The Internet is Overwhelming
I get this comment a lot: ‘The internet is overwhelming. I don’t know where to start.’ I hear you. It will help you to know that you don’t have to communicate with everyone all at once to effectively practice Social SEO. Being effective starts with getting a sense sense of your best connections and then creating a system to manage them.
There is an art and science to finding your tribe online: You can build lists of people you like on Twitter, or join LinkedIn Groups. You can use Google’s blog search to find blogs and businesses that are similar to yours. Once you have a list you need a way to manage it. Luckily, there are tools like Hootsuite, TweetDeck, Sprout Social and Buffer to help you manage the information, watch social accounts you need to keep an eye on, and schedule your media.
Social SEO is Engagement
A reminder here: Social SEO is about engagement. You need to be present online throughout the day, however, and pretty much every day. That’s a commitment. A small part of that can be automated and scheduled. The most important part of it is hands on. Let’s break down each channel.
99.99% of your posting on Facebook has to be done in real time, and you should personally respond to comments. Exception: If you have a company page, and a staffer or two trained to respond, they can do the typing.
Posting into LinkedIn Groups is an excellent way to reach the people who can benefit from your message, but get to know the group first before you post.
Following Blogs and Commenting
Blogs remain one of the best ways to increase your visibility online, and once you finish writing yours, the next best way to build a presence is to follow other blogs and comment on them in a meaningful way. (Posting ‘good blog!’ is not all that meaningful, by the way.) I track blogs in Feedly. On your iPad, Zite and Flipboard also work well.
Your Mailing List
According to research cited by DocStoc, 94% of people using the internet are using it to read emails.

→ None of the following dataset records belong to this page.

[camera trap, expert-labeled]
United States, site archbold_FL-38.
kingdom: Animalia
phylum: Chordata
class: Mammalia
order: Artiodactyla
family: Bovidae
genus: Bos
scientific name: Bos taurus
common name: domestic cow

Before you consign this to the ‘well, duh, that’s obvious’ category, remember that a solid email newsletter builds loyalty. So add sign up forms to your websites, social profiles and a link in your email signature. The people who are opening your newsletter online are interested in what you have to say and what’s more, you can track them. It’s possible to fine tune your newsletter sends so that you can address specific groups within your broader newsletter audience. Examples? If you market adventure travel, you can send newsletters about Great White Shark diving to your underwater adventure enthusiasts, and news about that safari go to the readers who are interested in Africa. If you market wine, you can send your red wine people newsletters about Merlot and Shiraz and your white wine people newsletters about Pinot Grigio and Chardonnay.

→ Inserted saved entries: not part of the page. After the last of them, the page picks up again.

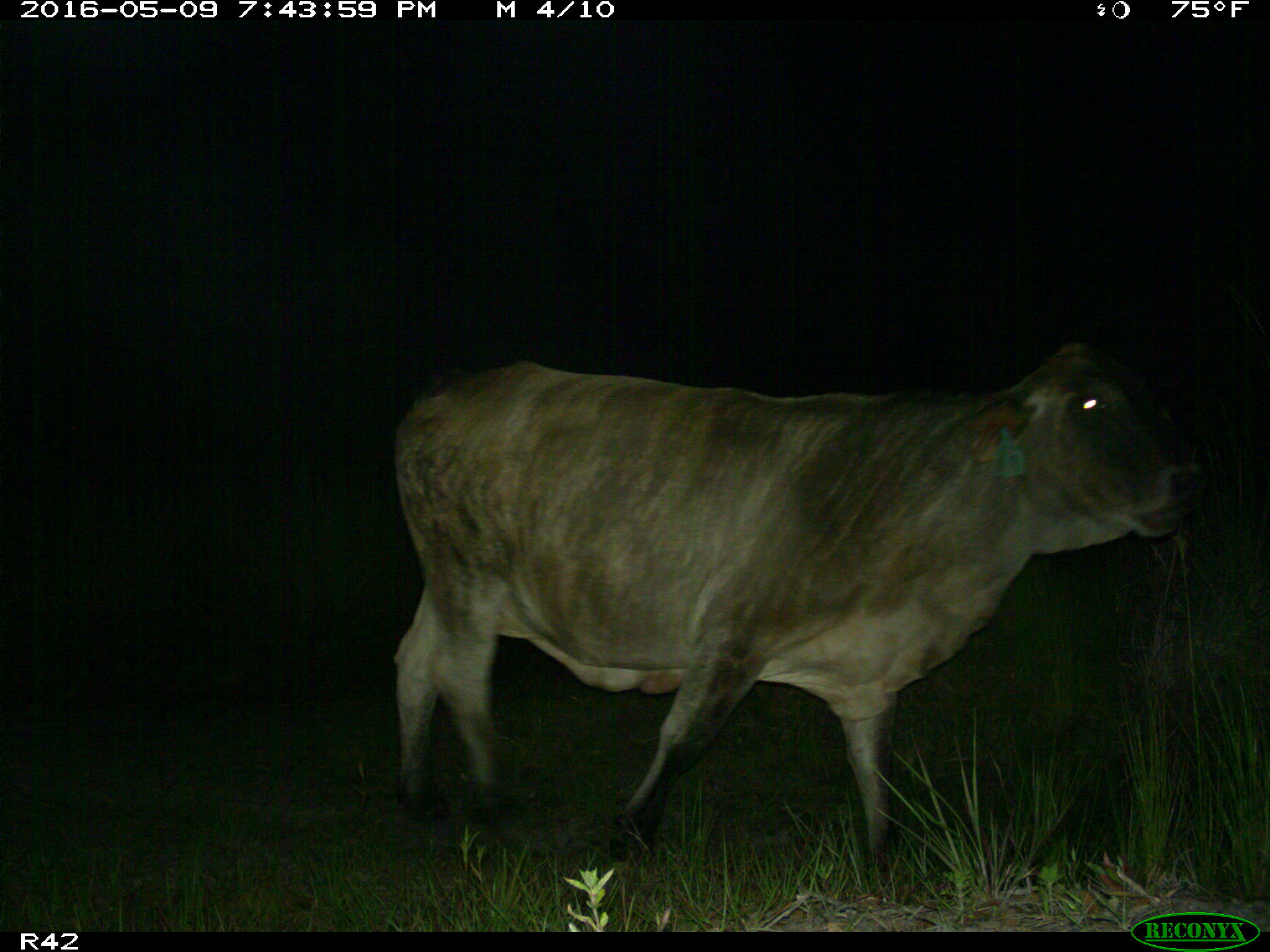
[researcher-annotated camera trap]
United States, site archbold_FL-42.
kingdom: Animalia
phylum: Chordata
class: Mammalia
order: Artiodactyla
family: Bovidae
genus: Bos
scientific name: Bos taurus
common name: domestic cow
Bos taurus (domestic cow).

Managing your Connections – Deciding Who is Important
All that engaging, communicating and connecting online can take up a lot of time, so you’ll want to use it wisely. How to determine who is most influential online? You can use tools like Traackr, Klout or PeerIndex. You can use Compete.com and ClearWebStats.com to see how their websites rank.
For social SEO to be effective, not only to you have to make your connections, you also have to maintain and manage them – every day.